Tea and coffee may also result in superficial staining, which can be cleaned off easily by your family dentist if required. Thoroughly rinsing your mouth after with water can be helpful, as can regular toothbrushing. Caffeine, which is contained in most tea and coffee, is also a diuretic, which can result in a dry mouth. Therefore drinking water with your tea or coffee is also recommended.
Try not to chew your nails or pens
If you’re the sort of person who’s always nibbling on their nails or pens, you’ll need stop it quickly! Such habits can damage or loosen braces which can require additional appointments to fix or even prolong your overall treatment.
Brush well – and brush often
When you wear braces, it’s much easier for little pieces of food and plaque to get trapped around your braces and cause problems. Please use a toothbrush with a small and soft head to access those hard-to-reach areas.
If you prefer to use an electric toothbrush, that’s fine too.
When you wear braces, we recommend brushing after every meal. Keeping a toothbrush, tube of toothpaste a small interdental brush handy in your bag is an easy way to make sure your mouth is clean and sparkling!
Rinse and floss too!
If you can’t brush your teeth after a meal, then rinsing your mouth with water can help to remove plaque and food build-up until you’re able to get to your toothbrush. Many braces-wearers can tell you that a small interdental brush can be a very discrete, easy-to-use and convenient companion for those with a busy schedule.

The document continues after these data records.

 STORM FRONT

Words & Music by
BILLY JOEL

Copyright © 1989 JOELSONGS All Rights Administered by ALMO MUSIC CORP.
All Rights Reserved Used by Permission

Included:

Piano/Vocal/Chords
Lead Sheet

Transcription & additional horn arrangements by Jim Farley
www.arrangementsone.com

Daily flossing is very important to effectively remove plaque build-up, as well as any smaller food particles that are stuck in your braces or between your teeth. Flossing with braces can be fiddly, therefore ask your general dentist and orthodontist for some helpful tips like using a floss-threader.
Visit your orthodontist
When you have braces, you might need to see your orthodontist more often. Make sure to attend these appointments.

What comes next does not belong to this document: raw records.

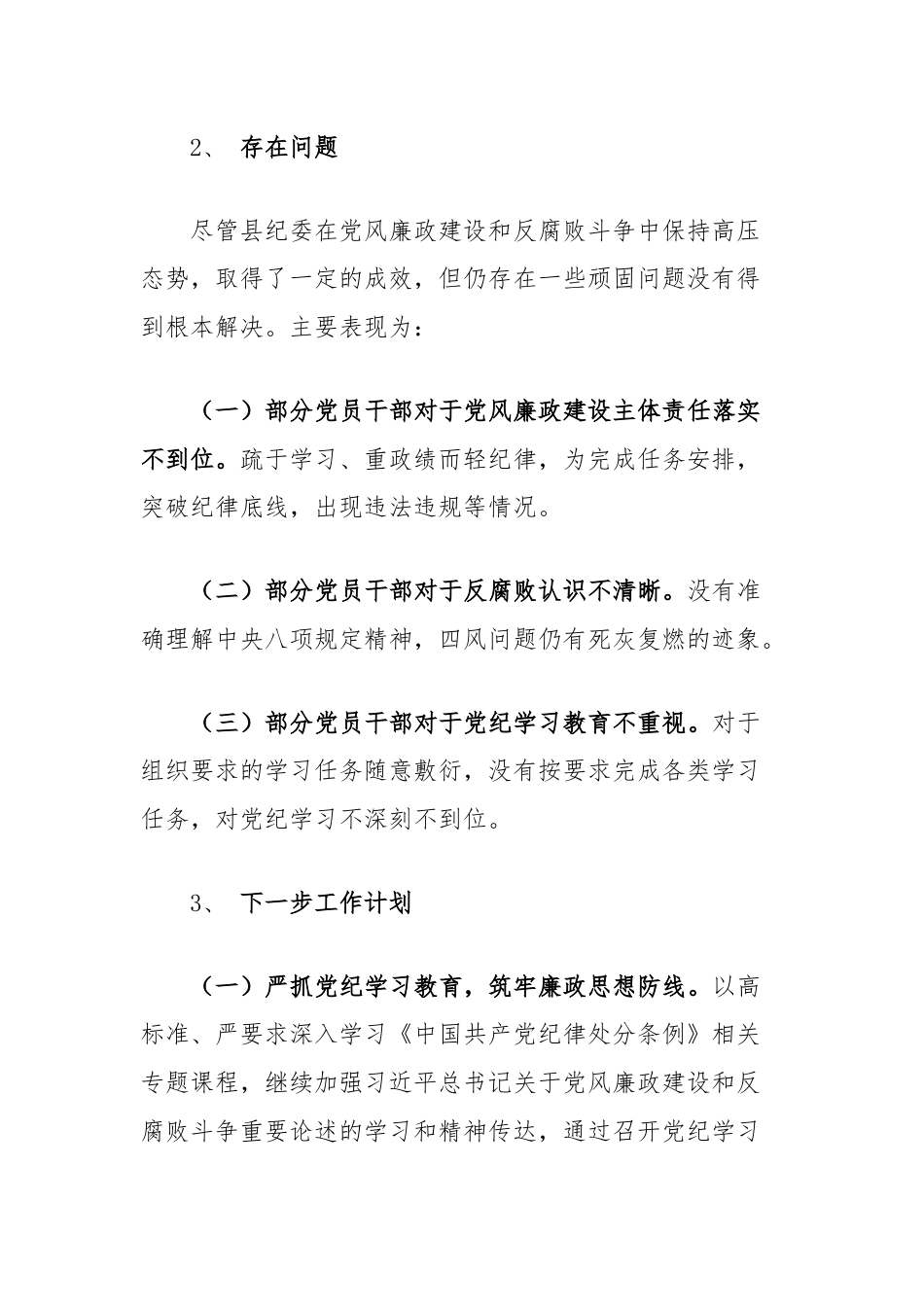 2、 存在问题

尽管县纪委在党风廉政建设和反腐败斗争中保持高压态势，取得了一定的成效，但仍存在一些顽固问题没有得到根本解决。主要表现为：

（一）部分党员干部对于党风廉政建设主体责任落实不到位。疏于学习、重政绩而轻纪律，为完成任务安排，突破纪律底线，出现违法违规等情况。

（二）部分党员干部对于反腐败认识不清晰。没有准确理解中央八项规定精神，四风问题仍有死灰复燃的迹象。

（三）部分党员干部对于党纪学习教育不重视。对于组织要求的学习任务随意敷衍，没有按要求完成各类学习任务，对党纪学习不深刻不到位。

3、 下一步工作计划

（一）严抓党纪学习教育，筑牢廉政思想防线。以高标准、严要求深入学习《中国共产党纪律处分条例》相关专题课程，继续加强习近平总书记关于党风廉政建设和反腐败斗争重要论述的学习和精神传达，通过召开党纪学习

What to expect for getting your braces off
A full course of orthodontic treatment can take anywhere from 6-24 months depending on the amount of correction required – but no matter how long your treatment lasts, there’s nothing quite like getting your braces off! Here’s what you should expect:
The procedure itself
Happily, having your braces removed is simpler and quicker than having them applied, with the full procedure generally taking less than an hour.
First, your orthodontist removes the braces, often with archwire still intact, from your teeth, in one long piece. They will use specially designed pliers to gently squeeze the bottom of each bracket, which debonds the brackets from your teeth.
After carefully taking off each bracket, your clinician will remove the remaining bonding glue from your teeth with a special polishing tool. Expect to feel some mild vibrations during this cleaning process, which generally takes around ten to fifteen minutes.
Once your teeth are clean, a digital scan or custom mould of your teeth will be taken, so a retainer can be designed to maintain the position of your teeth.
Whether you get a fixed retainer wire glued behind your teeth, a removable retainer with a wire and acrylic, or a clear retainer, it’s important that you wear it exactly as prescribed by your orthodontist.
As every patient is different, your retainers, and the amount of time you need to wear them, will be customised for you.
It’s not uncommon for people to have sensitive gums or teeth for a little while after having their braces removed. So, you may still want to take a few more days before getting stuck into all the crunchy or chewy foods that you avoided while wearing braces, and if you’re considering teeth whitening, please speak to a dental professional rather than going the DIY route. As with mail-order or DIY orthodontics, mail-order DIY tooth whitening also can be risky.
Not sure what your journey will entail?
Everyone’s orthodontic journey will be different, because our teeth and jaws and gums are unique to us. The best way to understand exactly what your journey will look like is to book an appointment with a specialist orthodontist for an assessment and treatment plan.